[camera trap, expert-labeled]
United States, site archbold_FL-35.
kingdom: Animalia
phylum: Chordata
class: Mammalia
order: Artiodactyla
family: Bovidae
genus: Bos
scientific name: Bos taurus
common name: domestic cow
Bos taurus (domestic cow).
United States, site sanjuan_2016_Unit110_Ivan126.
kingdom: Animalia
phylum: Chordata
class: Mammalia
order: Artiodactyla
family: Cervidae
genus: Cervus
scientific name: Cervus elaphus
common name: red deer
--------------------------------------------------
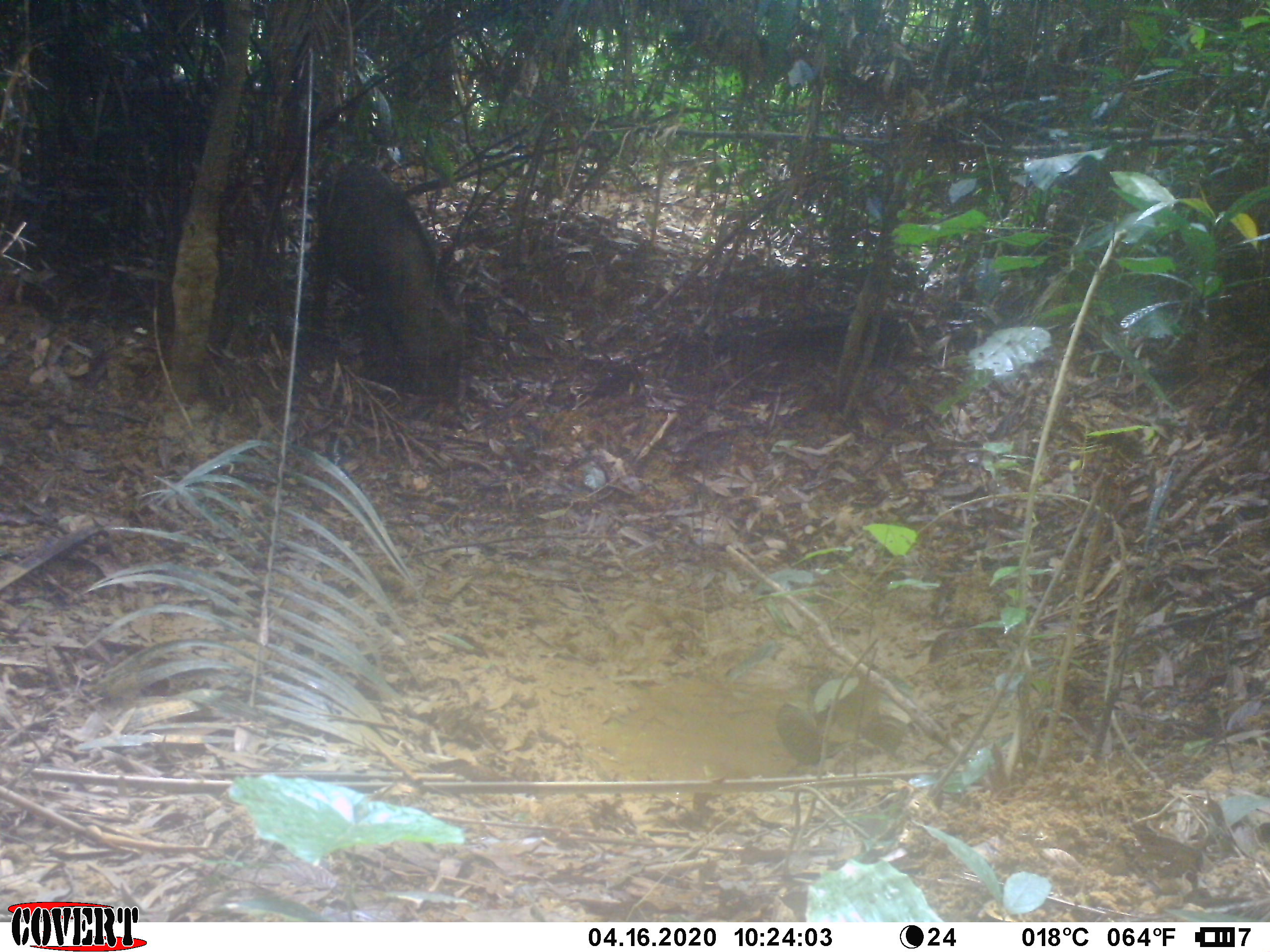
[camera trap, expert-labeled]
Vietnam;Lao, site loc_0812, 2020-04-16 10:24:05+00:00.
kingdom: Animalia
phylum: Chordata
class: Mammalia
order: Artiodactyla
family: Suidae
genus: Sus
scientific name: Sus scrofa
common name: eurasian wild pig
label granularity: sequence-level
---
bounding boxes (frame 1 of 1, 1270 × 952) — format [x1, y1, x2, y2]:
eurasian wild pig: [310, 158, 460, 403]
--------------------------------------------------
[PROBLEM]
Keep both end lines and retype everything in the records above from the line containing "family: Bovidae" through the line containing "common name: red deer", exactly, with nothing else.

[THE ANSWER]
family: Bovidae
genus: Bos
scientific name: Bos taurus
common name: domestic cow
Bos taurus (domestic cow).
United States, site sanjuan_2016_Unit110_Ivan126.
kingdom: Animalia
phylum: Chordata
class: Mammalia
order: Artiodactyla
family: Cervidae
genus: Cervus
scientific name: Cervus elaphus
common name: red deer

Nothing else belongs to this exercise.